Task item: The expected answer is every line from the material below that has the word "display".

Task inputs:
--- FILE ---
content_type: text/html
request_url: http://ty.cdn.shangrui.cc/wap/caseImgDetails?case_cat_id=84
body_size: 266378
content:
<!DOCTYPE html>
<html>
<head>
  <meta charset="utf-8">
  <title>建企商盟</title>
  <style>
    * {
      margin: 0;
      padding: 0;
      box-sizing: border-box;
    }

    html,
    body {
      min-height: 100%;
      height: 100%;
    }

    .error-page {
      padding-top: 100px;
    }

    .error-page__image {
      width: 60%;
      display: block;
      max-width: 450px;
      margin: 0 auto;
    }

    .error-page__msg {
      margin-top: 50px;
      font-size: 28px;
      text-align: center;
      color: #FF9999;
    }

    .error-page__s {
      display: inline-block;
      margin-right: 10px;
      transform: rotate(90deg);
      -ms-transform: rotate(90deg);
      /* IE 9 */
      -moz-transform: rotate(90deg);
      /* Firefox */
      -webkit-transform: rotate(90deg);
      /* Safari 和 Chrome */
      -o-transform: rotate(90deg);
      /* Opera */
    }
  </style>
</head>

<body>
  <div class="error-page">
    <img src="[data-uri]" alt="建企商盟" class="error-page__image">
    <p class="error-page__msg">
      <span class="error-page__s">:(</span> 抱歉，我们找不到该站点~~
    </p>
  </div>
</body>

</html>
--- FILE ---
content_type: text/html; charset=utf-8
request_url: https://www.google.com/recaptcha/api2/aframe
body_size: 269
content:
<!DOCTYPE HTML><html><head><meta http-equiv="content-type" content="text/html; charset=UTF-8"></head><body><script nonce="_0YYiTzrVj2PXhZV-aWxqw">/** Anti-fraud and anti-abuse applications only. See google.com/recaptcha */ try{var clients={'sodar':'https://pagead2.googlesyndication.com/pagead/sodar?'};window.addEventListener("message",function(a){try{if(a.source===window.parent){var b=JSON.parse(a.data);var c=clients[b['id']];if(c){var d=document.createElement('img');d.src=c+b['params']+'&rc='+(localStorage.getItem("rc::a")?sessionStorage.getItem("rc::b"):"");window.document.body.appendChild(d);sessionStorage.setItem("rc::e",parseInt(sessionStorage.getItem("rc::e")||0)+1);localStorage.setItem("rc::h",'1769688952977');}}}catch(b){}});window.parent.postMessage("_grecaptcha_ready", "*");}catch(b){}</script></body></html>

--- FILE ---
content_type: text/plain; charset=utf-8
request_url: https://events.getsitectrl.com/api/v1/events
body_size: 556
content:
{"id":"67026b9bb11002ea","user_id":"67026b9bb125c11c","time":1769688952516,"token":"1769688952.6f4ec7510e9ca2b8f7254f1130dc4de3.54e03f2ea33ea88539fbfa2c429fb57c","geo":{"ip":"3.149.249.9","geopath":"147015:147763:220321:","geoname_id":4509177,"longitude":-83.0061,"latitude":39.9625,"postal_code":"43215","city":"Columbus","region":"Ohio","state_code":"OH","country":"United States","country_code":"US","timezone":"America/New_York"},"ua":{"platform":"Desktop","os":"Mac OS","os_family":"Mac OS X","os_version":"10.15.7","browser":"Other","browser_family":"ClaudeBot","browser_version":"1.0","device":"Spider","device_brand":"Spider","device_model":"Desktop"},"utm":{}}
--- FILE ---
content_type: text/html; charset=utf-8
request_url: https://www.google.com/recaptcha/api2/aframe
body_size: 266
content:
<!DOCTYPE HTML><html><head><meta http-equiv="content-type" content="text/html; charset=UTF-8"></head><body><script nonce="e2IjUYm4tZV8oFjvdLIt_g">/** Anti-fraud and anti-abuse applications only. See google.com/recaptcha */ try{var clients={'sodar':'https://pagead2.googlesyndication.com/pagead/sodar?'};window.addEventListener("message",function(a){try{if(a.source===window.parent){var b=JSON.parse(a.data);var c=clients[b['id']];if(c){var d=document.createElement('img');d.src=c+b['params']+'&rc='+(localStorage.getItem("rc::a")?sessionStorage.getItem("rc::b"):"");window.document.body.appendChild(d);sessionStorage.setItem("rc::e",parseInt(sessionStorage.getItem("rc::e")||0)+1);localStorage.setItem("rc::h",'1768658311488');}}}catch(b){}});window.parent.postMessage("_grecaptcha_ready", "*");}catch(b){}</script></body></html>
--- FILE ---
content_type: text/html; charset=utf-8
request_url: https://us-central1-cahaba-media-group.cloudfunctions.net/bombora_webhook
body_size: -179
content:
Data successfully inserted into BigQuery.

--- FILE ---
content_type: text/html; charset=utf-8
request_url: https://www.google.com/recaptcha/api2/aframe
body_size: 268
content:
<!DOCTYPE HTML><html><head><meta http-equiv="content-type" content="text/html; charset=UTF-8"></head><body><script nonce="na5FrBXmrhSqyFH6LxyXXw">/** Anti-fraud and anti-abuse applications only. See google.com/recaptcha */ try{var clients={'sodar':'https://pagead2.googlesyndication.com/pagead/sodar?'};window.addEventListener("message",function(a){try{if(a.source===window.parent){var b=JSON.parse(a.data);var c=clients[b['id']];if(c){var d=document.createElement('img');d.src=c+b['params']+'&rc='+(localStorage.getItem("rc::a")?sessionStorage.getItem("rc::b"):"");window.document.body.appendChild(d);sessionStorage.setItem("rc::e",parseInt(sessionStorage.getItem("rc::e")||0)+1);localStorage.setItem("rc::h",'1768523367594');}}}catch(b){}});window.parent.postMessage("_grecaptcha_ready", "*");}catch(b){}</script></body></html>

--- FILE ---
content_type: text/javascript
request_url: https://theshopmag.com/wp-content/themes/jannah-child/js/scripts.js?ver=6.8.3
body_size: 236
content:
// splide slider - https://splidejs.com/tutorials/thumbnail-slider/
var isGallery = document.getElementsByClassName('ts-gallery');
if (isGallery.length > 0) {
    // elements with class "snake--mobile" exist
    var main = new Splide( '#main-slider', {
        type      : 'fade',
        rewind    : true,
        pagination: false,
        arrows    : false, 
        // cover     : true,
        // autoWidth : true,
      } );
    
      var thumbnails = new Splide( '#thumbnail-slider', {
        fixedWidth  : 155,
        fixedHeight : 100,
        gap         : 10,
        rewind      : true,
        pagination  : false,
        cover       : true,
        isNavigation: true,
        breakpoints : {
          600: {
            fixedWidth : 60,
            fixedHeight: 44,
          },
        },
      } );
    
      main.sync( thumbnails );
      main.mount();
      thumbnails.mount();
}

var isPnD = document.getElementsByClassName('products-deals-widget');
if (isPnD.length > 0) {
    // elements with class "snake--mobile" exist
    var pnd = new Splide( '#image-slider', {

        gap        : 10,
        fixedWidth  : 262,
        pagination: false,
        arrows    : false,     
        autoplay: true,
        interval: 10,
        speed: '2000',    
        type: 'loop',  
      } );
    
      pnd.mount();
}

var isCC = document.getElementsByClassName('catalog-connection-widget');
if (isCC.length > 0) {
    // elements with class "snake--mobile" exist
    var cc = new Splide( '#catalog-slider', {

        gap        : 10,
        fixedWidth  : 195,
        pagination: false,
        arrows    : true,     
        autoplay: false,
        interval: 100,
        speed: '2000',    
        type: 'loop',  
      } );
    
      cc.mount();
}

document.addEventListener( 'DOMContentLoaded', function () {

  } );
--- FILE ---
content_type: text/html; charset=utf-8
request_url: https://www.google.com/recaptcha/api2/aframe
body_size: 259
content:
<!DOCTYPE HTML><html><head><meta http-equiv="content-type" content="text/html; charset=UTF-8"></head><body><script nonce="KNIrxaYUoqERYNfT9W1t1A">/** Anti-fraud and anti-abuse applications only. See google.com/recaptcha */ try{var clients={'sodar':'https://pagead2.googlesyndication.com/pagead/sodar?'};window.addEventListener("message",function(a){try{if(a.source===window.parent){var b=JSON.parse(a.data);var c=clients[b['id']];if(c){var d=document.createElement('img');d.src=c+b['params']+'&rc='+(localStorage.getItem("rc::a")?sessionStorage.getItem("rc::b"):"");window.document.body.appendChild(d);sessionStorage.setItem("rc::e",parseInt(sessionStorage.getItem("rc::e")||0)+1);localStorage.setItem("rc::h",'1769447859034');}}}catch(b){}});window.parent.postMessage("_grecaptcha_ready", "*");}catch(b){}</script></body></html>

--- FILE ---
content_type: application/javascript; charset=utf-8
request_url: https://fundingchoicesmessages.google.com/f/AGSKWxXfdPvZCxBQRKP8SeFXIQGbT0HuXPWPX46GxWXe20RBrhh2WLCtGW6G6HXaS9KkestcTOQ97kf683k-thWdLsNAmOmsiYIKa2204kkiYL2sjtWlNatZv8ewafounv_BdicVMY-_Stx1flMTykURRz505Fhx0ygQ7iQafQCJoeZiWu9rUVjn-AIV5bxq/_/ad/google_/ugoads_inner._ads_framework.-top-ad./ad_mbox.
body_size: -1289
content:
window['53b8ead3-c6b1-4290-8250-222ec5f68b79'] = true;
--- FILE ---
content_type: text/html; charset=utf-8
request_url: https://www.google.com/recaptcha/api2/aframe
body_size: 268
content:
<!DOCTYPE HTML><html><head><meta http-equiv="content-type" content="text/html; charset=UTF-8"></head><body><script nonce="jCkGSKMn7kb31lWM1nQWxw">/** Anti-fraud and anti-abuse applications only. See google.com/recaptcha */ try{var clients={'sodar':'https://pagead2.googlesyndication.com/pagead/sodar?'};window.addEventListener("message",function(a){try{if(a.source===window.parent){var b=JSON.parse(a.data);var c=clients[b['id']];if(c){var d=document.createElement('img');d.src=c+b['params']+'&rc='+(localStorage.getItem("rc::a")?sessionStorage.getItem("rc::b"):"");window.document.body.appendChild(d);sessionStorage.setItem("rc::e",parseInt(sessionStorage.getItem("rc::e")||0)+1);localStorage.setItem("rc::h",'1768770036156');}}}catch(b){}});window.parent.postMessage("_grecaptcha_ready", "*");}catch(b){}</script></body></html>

Output for this task:
      display: block;
      display: inline-block;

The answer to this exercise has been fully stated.